Accueil > Altermondialisme > Altermondialisme / Internationalisme > Critiques, résistances et perspectives stratégiques > Le fétichisme du Politique comme dispositif surplombant le Social - C Delarue

Le fétichisme du Politique comme dispositif surplombant le Social - C Delarue

mardi 11 juillet 2017, par Amitié entre les peuples

Le fétichisme du Politique comme dispositif surplombant le Social

Il faut peut-être revenir en arrière pour mieux comprendre .Au temps de Machiavel ( 1), qui distinguait le Social du Politique, le Social se rapportait à la société civile et à l’Homme car la société civile vue comme corps quasi homogène n’était alors pas clivée par le rapport social capital-travail comme plus tard. En outre, les rapports sociaux de sexe entre hommes et femmes étaient perçus comme naturellement inégaux. La domination, l’oppression et la soumission brutale n’étaient pas nommées. Ces rapports sociaux de sexe étaient pourtant très archaïques et ils ont perduré fort longtemps jusqu’à la « Seconde modernité » (De Singly) soit une période récente ou on a commencé à voir les premiers effets des luttes féministes, soit des pans de libertés pour les femmes et de l’égalité entre hommes et femmes.

──────────────────────────────

== Exercice proposé 1 ==
Résumez en deux phrases le texte sur le fétichisme du Politique.
== Exercice proposé 2 ==
Dans le texte sur le fétichisme du Politique, reformulez sous forme de liste le paragraphe qui commence par « Il faut peut-être revenir en arrière », en conservant ses faits principaux.
== Exercice proposé 3 ==
Poursuivez le texte sur le fétichisme du Politique à partir de sa dernière phrase.

== Données fournies ==
──────────────────────────────

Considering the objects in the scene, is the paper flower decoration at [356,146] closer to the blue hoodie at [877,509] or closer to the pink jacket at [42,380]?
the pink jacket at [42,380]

──────────────────────────────

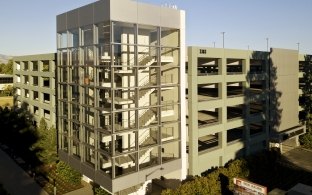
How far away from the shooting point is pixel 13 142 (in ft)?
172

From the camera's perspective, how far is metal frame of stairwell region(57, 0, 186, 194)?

──────────────────────────────

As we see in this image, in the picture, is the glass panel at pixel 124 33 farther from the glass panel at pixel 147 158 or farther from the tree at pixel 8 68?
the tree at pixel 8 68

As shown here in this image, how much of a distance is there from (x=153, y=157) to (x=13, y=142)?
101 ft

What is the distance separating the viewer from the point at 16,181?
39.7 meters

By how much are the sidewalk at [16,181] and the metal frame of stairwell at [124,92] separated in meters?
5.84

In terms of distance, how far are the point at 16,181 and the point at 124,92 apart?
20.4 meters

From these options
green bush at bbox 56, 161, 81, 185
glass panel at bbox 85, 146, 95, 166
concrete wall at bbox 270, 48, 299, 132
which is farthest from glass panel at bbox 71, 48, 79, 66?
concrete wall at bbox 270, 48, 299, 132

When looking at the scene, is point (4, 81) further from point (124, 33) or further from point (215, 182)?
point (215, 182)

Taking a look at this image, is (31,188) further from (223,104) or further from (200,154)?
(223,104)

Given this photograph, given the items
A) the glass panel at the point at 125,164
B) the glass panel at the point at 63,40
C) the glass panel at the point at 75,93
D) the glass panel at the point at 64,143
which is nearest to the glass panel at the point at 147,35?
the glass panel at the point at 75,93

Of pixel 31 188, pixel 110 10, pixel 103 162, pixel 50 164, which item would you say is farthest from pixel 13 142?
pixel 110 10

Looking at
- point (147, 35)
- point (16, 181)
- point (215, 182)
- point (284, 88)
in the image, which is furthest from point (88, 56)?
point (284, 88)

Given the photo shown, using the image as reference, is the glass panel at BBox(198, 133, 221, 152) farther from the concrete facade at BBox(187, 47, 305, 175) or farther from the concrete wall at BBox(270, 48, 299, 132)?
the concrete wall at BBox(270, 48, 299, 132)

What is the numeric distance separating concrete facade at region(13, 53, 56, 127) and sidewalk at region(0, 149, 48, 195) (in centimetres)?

──────────────────────────────

== Résultat 1 ==
Le texte revient à l'époque de Machiavel, qui distinguait le Social du Politique, lorsque la société civile, vue comme un corps quasi homogène, n'était pas encore clivée par le rapport social capital-travail. Il ajoute que les rapports sociaux de sexe, alors perçus comme naturellement inégaux, sont restés très archaïques jusqu'à la « Seconde modernité », période récente où les luttes féministes ont commencé à produire leurs premiers effets.

== Résultat 2 ==
- Machiavel distinguait le Social du Politique.
- À son époque, le Social renvoyait à la société civile et à l'Homme.
- La société civile, vue comme un corps quasi homogène, n'était pas encore clivée par le rapport social capital-travail.
- Les rapports sociaux de sexe étaient perçus comme naturellement inégaux, et la domination, l'oppression et la soumission brutale n'étaient pas nommées.
- Ces rapports très archaïques ont perduré jusqu'à la « Seconde modernité » (De Singly).
- Cette période récente a vu les premiers effets des luttes féministes : des pans de libertés pour les femmes et d'égalité entre hommes et femmes.

== Résultat 3 ==
I - Le Politique et l’art politicien nous venant de Machiavel

Comme l’écrit Sami NAÏR dans « Machiavel et Marx » (1984), à l’époque pour Machiavel,, « la grande question qui se pose n’est pas celle de l’émancipation du sujet social mais plutôt et surtout celle de sa manipulation, de son instrumentalisation. » En ce sens, la politique politicienne est un art, celui des tactiques, pas des stratégies ou là règne la vacuité. On doit à Marx le changement de paradigme. Un communiste doit toujours disait Patrick Tort, préférer la stratégie aux tactiques.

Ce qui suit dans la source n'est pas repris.